Zoom sur le «greenhushing», une tendance qui nage à contre-courant du greenwashing
Connaissez-vous le «greenhushing»? Une tendance qu’on pourrait traduire par «écosilence» en français.
Halte aux promesses de matériaux durables, équitables ou bons pour la planète estampillées sur certains produits! Les consommateurs sont d’ailleurs de moins en moins dupes. Face au phénomène massif du greenwashing, de plus en plus d’ONG n’hésitent plus à épingler et dénoncer les pratiques «pro-environnementales» douteuses employées par les grandes entreprises. Le monde de la publicité n’a quant à lui qu’à bien se tenir: en septembre dernier, une réclame diffusée au Royaume-Uni pour un produit de lessive Persil (du groupe Unilever) a été interdite sur les écrans de télévision par l’autorité britannique de la publicité, qui a jugé ses promesses environnementales «trop floues».
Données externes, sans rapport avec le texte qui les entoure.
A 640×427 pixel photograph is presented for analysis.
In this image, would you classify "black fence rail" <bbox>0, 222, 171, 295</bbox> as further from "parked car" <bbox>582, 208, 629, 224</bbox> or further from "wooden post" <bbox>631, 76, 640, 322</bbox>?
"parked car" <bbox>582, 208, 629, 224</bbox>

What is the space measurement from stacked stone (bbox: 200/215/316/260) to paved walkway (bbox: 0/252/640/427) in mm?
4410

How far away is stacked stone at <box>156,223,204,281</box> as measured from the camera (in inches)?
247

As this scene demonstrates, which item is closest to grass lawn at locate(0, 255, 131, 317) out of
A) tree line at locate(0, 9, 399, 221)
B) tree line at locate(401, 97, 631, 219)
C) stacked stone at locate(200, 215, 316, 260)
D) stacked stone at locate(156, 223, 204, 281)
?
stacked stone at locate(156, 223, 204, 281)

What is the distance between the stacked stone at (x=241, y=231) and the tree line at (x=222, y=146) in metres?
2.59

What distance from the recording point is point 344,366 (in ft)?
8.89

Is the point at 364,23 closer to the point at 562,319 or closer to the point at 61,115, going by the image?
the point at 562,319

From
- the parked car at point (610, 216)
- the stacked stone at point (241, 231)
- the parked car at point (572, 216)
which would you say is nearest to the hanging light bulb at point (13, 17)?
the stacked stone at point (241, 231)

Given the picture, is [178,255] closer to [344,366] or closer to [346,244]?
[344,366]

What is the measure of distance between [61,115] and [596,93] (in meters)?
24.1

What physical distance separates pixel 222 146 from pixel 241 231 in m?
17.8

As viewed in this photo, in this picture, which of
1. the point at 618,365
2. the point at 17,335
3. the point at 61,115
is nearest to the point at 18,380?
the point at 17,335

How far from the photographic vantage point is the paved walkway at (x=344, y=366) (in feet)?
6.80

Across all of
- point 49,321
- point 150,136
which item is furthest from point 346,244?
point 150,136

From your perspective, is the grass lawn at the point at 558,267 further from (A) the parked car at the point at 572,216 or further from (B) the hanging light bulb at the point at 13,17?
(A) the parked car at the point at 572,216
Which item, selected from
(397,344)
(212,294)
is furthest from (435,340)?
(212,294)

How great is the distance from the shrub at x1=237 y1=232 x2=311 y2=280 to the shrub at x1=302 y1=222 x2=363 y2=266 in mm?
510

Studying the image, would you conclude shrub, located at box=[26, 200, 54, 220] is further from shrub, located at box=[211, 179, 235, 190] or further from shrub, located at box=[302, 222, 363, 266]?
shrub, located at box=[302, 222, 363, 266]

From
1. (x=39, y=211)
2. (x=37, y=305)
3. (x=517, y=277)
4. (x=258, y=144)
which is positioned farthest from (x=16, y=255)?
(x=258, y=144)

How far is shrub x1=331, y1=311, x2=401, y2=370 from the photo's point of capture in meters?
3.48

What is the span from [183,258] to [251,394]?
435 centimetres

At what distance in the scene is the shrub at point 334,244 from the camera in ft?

Le greenhushing ou l’écosilence
Pourtant, certaines marques jouent réellement «le jeu» en s’engageant dans des démarches écoresponsables qui tiennent la route. Par exemple, en utilisant des matières premières naturelles, locales et biodégradables, s’il s’agit de produits cosmétiques ou de vêtements. Problème: elles auraient globalement moins tendance à les mettre en avant que celles qui donnent dans l’écoblanchiment. Un phénomène observé depuis quelques années et désigné par les anglophones sous le nom de «greenhushing», que l’on peut traduire par «écosilence» en français.
Les facteurs qui favorisent cette discrétion peuvent être multiples. L’entreprise peut par exemple considérer que son engagement est sincère et donc éviter volontairement d’en faire trop étalage, de peur d’être taxée d’opportunisme. D’autres encore peuvent redouter de perdre des clients potentiels en insistant trop sur le caractère naturel de certains produits, craignant que les consommateurs les perçoivent comme moins efficaces. Mais l’explication qui ressort le plus dans les études et les articles consacrés à l’analyse du greenhushing est la peur d’être accusé de «ne pas en faire assez» sur le plan environnemental et de se faire tacler par les consommateurs. Une réticence qui s’exprime surtout chez les petites marques qui cherchent à se faire un nom.
Comment savoir si une marque est réellement engagée?
Si ce témoignage apparent de modestie peut sembler a priori positif, il peut toutefois devenir contre-productif dans la mesure où il prive les autres entreprises d’exemples inspirants. Mais aussi les consommateurs: en effet, comment savoir si une marque est réellement engagée s’il n’existe pas de modèles déterminants sur le marché? De plus, ce silence a de quoi interroger: à quoi bon, et a fortiori si elle est vertueuse, se priver d’une communication axée autour des engagements écologiques d’une marque, sachant qu’un nombre croissant de consommateurs recherche précisément des produits qui remplissent ces critères?
Une attente de transparence
Une étude réalisée en Autriche et dont les résultats ont été publiés en 2020 dans le Journal of Travel Research s’est intéressée aux réactions des clients face aux établissements hôteliers et leur manière de communiquer autour de leur démarche «verte».» Dans l’ensemble, notre recherche fournit peu de raison d’être valable pour le greenhushing du point de vue des clients», concluent les chercheurs. Au contraire, l’étude dénote clairement une attente de transparence de la part des consommateurs vis-à-vis des démarches pro-environnementales des entreprises et des marques.
D’autant que le fait de communiquer sur son engagement écoresponsable n’empêche pas nécessairement de conserver le sens des réalités, comme l’a récemment prouvé le PDG de Patagonia Yvon Chouinard, en annonçant sa décision de léguer son entreprise (estimée à une valeur de 3 milliards d’euros) à un trust et une ONG environnementale. Connue pour son engagement écologique de longue date, la marque américaine avait expliqué un an auparavant à travers une lettre ouverte que la marque n’utilisait volontairement pas le terme durable dans sa communication. «Pourquoi? Parce que nous reconnaissons que nous faisons partie du problème», avait expliqué Beth Thoren, directrice de l’action et des initiatives environnementales de Patagonia.